Solving a Nonlinear PDE in Maple 18 using Numeric Methods

[MathematicalPhysicist]

I wrote the next code:

restart;
pde := diff(u(x, t), t)+diff(u(x, t), x)-(diff(diff(u(x, t), x), t))^2 = u(x, t);
    
tmax := 0.5e-1; 
xmin := 0; 
xmax := 1;
 N := 10;
 bc1 := du(xmin, t) = 0;
 bc2 := u(xmax, t) = 0;
 ic1 := u(x, 0) = 1; 
ic2 := du(x, 0) = 2;
 bcs := {u(x, 0) = rhs(ic1), (D[1](u))(0, t) = rhs(bc1)};

pds := pdsolve(pde, bcs, numeric, time = t, range = 0 .. xmax, indepvars = [x, t], spacestep = (1/1000)*xmax, timestep = (1/1000)*tmax);
 
pds:-plot3d(t = 0 .. tmax, x = xmin .. xmax, axes = boxed, orientation = [-150, 80], shading = zhue, transparency = .1)

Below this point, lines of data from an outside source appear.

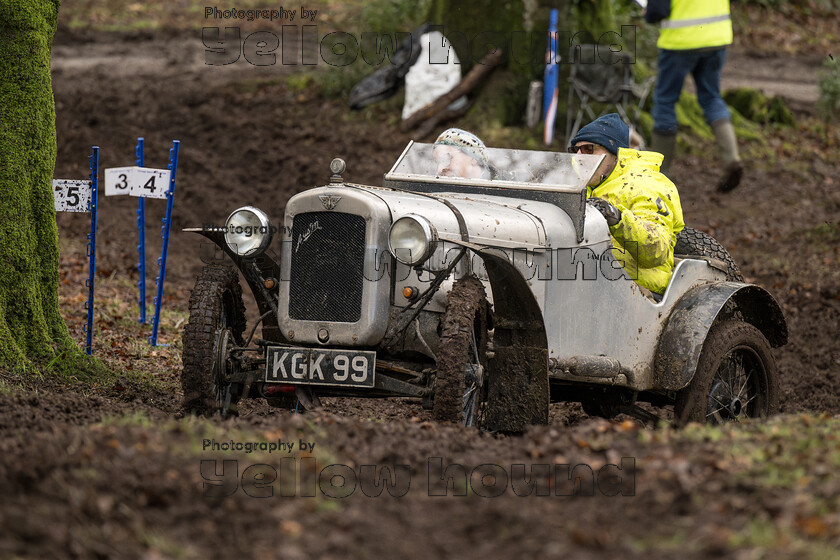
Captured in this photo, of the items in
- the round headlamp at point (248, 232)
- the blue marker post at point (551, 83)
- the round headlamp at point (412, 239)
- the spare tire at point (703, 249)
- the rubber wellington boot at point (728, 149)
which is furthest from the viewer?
the blue marker post at point (551, 83)

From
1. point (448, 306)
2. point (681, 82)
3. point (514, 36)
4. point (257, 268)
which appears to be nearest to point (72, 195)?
point (257, 268)

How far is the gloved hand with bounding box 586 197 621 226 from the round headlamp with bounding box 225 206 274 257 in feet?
6.21

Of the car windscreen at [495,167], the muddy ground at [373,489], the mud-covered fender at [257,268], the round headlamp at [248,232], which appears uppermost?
the car windscreen at [495,167]

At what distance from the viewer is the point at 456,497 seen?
3471mm

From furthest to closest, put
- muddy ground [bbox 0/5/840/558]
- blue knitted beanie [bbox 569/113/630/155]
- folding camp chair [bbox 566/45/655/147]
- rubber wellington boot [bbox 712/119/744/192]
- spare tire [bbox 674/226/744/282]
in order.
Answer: folding camp chair [bbox 566/45/655/147], rubber wellington boot [bbox 712/119/744/192], spare tire [bbox 674/226/744/282], blue knitted beanie [bbox 569/113/630/155], muddy ground [bbox 0/5/840/558]

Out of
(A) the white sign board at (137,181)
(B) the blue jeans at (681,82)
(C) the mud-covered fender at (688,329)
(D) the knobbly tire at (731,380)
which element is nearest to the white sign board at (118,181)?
(A) the white sign board at (137,181)

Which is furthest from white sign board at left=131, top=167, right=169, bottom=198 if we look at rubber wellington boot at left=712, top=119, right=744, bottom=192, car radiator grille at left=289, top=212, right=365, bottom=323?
rubber wellington boot at left=712, top=119, right=744, bottom=192

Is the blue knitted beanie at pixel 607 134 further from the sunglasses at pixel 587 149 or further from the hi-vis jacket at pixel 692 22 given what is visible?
the hi-vis jacket at pixel 692 22

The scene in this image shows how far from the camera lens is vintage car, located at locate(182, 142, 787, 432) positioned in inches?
199

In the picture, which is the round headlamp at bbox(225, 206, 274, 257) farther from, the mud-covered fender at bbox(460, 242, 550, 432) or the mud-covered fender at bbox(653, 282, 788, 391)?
the mud-covered fender at bbox(653, 282, 788, 391)

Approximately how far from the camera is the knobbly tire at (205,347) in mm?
5180

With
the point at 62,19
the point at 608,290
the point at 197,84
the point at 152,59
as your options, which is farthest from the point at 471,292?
the point at 62,19

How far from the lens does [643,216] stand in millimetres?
6066

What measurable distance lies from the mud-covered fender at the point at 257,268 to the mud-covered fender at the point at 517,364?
46.2 inches
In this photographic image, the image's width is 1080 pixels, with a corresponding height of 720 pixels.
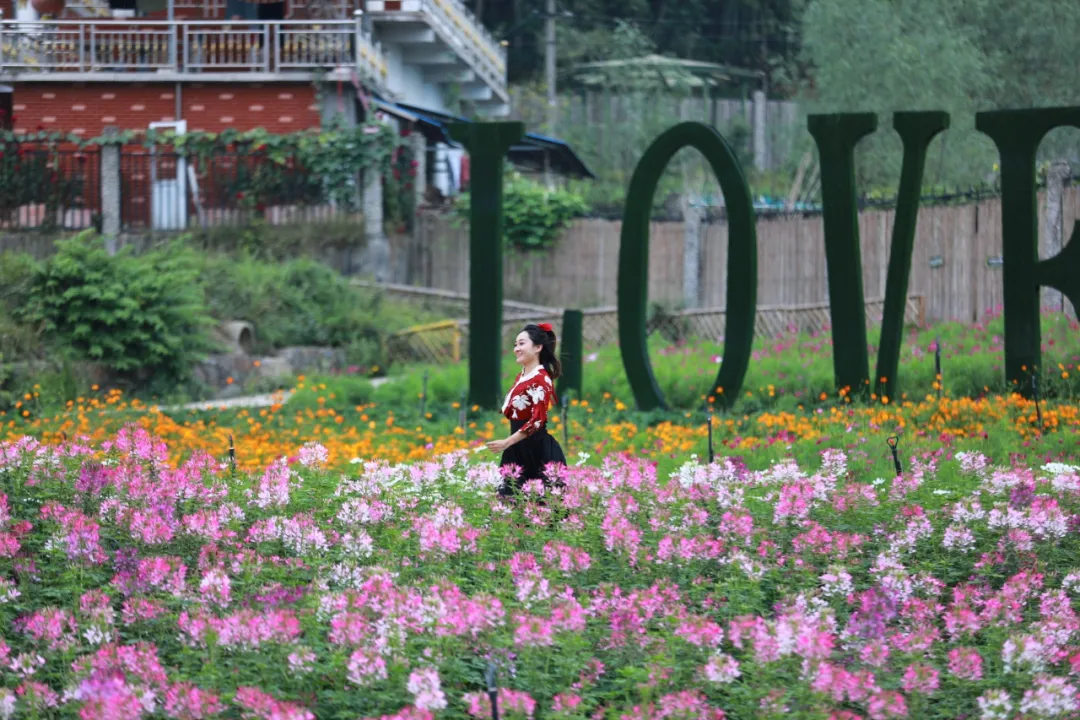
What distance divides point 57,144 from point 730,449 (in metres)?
15.6

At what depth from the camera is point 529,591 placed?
5.46 metres

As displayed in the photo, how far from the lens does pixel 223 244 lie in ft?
71.1

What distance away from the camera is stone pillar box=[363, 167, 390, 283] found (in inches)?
891

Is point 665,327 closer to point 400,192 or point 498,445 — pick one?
point 400,192

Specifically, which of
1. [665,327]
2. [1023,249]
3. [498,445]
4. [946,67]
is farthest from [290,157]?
[498,445]

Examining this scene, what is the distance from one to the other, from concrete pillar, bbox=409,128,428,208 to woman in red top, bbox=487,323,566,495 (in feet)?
53.0

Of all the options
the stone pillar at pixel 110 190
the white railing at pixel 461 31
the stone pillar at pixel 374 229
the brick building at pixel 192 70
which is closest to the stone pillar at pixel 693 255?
the stone pillar at pixel 374 229

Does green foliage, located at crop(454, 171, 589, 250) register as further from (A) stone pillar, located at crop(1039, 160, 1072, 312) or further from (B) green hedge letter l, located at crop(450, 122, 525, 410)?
(B) green hedge letter l, located at crop(450, 122, 525, 410)

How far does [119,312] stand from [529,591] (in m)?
10.3

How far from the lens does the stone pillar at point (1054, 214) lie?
16078 mm

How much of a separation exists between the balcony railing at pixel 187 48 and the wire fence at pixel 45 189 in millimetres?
2787

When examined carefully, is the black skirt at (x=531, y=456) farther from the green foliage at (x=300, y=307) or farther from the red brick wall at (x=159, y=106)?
the red brick wall at (x=159, y=106)

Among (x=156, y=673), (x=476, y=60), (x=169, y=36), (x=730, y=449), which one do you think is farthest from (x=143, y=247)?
(x=156, y=673)

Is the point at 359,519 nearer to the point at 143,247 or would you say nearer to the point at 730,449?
the point at 730,449
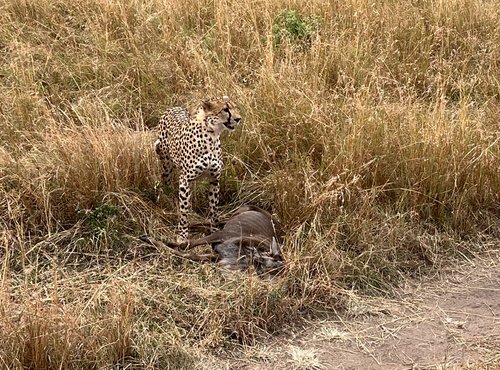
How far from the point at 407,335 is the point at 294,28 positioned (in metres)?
2.81

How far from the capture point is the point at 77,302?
3320 millimetres

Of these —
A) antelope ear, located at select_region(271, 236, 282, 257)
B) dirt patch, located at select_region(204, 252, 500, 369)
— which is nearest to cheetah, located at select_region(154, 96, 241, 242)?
antelope ear, located at select_region(271, 236, 282, 257)

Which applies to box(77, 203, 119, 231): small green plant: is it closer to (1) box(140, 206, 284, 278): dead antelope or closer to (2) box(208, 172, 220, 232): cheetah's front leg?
(1) box(140, 206, 284, 278): dead antelope

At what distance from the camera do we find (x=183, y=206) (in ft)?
13.1

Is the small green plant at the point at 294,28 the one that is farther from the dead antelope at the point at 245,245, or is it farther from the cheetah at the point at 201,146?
the dead antelope at the point at 245,245

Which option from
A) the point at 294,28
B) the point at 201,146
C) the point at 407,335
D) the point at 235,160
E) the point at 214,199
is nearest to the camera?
the point at 407,335

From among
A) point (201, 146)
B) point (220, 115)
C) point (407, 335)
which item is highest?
point (220, 115)

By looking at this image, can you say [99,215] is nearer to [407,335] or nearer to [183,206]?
[183,206]

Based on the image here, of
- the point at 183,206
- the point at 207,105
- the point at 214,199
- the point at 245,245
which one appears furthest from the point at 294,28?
the point at 245,245

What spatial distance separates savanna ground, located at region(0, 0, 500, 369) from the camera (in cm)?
340

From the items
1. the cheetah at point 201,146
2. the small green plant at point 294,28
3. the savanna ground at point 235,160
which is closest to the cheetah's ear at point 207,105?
the cheetah at point 201,146

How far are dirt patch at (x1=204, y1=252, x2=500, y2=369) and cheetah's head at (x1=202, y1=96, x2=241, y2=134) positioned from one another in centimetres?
112

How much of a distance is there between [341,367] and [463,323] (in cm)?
73

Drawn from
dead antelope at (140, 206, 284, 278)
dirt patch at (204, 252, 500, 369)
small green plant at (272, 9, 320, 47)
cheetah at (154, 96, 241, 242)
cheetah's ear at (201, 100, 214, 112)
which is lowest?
dirt patch at (204, 252, 500, 369)
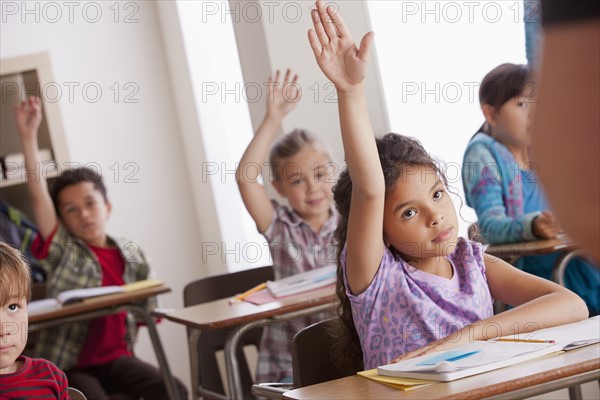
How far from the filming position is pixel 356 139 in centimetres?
162

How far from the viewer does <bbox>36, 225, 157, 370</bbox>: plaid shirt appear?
364 centimetres

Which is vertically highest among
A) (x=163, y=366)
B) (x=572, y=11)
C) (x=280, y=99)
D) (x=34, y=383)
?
(x=280, y=99)

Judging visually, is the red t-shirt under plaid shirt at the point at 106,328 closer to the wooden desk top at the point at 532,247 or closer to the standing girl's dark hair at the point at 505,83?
the wooden desk top at the point at 532,247

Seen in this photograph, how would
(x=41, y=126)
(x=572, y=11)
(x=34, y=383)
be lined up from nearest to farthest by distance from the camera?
(x=572, y=11), (x=34, y=383), (x=41, y=126)

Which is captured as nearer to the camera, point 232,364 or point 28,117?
point 232,364

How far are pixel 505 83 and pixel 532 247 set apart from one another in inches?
21.9

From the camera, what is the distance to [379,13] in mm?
3443

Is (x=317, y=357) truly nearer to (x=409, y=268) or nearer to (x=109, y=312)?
(x=409, y=268)

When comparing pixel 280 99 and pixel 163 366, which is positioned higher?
pixel 280 99

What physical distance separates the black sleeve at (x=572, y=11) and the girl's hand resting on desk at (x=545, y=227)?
2.36 metres

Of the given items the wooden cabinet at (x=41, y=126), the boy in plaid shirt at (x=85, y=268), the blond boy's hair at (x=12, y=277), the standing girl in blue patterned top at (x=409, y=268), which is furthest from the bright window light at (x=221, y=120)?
the standing girl in blue patterned top at (x=409, y=268)

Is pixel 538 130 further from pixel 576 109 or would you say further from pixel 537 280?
pixel 537 280

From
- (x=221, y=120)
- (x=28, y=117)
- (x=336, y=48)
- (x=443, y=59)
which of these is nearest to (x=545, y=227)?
(x=443, y=59)

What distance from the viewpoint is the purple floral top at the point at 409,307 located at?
1766mm
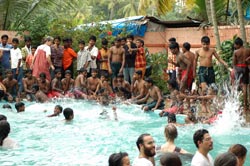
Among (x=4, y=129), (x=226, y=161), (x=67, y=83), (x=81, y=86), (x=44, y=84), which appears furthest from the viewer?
(x=67, y=83)

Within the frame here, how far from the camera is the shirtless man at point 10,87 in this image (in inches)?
595

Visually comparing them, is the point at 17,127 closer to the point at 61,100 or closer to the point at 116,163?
the point at 61,100

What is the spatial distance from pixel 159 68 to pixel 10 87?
4.81m

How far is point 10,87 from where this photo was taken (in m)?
15.4

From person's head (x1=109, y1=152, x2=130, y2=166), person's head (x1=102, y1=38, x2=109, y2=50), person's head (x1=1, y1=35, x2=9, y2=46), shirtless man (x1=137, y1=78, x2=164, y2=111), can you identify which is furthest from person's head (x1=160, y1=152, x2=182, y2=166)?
person's head (x1=1, y1=35, x2=9, y2=46)

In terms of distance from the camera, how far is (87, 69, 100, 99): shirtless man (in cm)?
1511

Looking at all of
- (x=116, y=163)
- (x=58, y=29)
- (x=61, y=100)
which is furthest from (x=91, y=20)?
(x=116, y=163)

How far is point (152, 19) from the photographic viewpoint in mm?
19188

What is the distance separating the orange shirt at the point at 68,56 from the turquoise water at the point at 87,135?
2344 millimetres

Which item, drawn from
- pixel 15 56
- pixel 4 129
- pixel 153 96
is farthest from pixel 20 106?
pixel 4 129

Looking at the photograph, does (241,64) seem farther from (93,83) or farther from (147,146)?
(147,146)

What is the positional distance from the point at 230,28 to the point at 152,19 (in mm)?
4097

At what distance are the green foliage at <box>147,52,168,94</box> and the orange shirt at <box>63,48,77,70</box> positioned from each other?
2.51m

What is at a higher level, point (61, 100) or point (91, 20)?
point (91, 20)
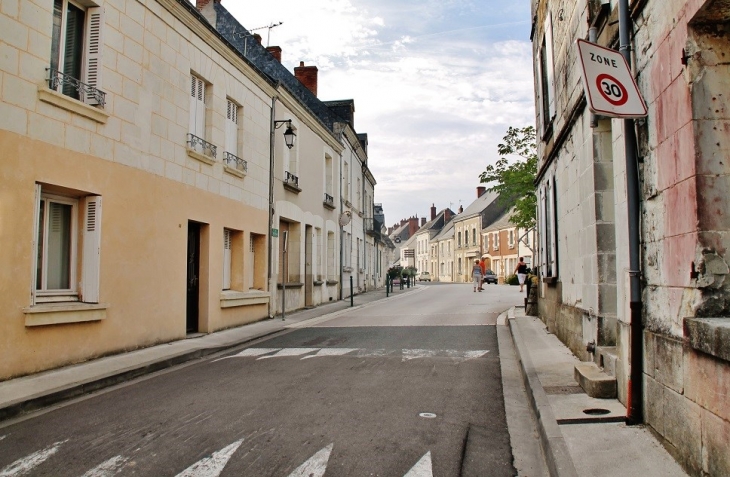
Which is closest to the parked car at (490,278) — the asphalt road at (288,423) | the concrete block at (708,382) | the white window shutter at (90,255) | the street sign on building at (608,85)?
the asphalt road at (288,423)

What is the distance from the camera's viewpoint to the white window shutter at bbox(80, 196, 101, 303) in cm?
834

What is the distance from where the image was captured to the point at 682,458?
3.54 meters

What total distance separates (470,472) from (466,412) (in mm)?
1559

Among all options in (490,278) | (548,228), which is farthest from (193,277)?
(490,278)

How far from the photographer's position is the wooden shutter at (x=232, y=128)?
12922 millimetres

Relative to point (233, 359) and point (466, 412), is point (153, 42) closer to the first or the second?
point (233, 359)

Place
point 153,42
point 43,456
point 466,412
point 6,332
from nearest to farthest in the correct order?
point 43,456, point 466,412, point 6,332, point 153,42

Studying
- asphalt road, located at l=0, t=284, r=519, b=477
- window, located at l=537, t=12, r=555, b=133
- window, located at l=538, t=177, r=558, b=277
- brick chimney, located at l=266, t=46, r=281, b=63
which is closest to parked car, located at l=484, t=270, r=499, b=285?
brick chimney, located at l=266, t=46, r=281, b=63

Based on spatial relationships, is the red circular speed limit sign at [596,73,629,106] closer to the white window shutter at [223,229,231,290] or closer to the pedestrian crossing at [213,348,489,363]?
the pedestrian crossing at [213,348,489,363]

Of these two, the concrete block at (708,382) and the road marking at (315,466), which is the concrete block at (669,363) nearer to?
the concrete block at (708,382)

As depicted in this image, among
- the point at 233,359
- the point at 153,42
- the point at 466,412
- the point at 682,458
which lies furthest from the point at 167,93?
the point at 682,458

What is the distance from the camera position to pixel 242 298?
1305 centimetres

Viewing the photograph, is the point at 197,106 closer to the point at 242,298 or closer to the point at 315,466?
the point at 242,298

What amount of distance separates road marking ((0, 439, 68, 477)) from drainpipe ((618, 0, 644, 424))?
4.48 meters
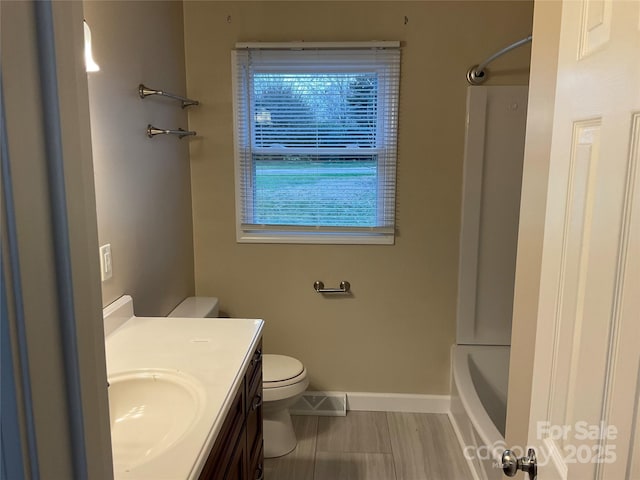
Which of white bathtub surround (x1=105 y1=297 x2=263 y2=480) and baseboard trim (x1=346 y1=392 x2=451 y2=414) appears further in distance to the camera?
baseboard trim (x1=346 y1=392 x2=451 y2=414)

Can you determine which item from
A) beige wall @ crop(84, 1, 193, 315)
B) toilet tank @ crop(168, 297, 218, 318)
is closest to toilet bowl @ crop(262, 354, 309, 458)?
toilet tank @ crop(168, 297, 218, 318)

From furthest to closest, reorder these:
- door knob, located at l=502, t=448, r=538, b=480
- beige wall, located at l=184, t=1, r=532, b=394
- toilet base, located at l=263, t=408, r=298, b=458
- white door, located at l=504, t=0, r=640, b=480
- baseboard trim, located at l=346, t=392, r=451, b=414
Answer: baseboard trim, located at l=346, t=392, r=451, b=414, beige wall, located at l=184, t=1, r=532, b=394, toilet base, located at l=263, t=408, r=298, b=458, door knob, located at l=502, t=448, r=538, b=480, white door, located at l=504, t=0, r=640, b=480

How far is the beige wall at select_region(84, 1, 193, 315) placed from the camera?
1.83 m

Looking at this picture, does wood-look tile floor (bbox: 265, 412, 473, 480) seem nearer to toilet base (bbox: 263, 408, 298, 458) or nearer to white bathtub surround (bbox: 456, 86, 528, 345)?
toilet base (bbox: 263, 408, 298, 458)

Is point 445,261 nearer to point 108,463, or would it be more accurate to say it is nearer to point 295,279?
point 295,279

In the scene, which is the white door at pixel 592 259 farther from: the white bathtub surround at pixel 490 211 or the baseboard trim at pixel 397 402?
the baseboard trim at pixel 397 402

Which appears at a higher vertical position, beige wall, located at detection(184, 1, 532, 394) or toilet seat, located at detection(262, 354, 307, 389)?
beige wall, located at detection(184, 1, 532, 394)

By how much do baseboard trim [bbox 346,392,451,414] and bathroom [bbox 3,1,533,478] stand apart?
26 mm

And I get the next two errors:

Error, (in pdsolve/numeric/plot3d) unable to compute solution for t>HFloat(0.0):
Newton iteration is not converging

Is there a method that will converge for this PDE?

Maybe Runga Kutta?

Thanks in advance.

Btw, the PDE that I had in mind is: $$u_x+u_t - (u_{xt})^2 = u$$ a nonlinear pde.

 

[Greg Bernhardt]

I'm sorry you are not generating any responses at the moment. Is there any additional information you can share with us? Any new findings?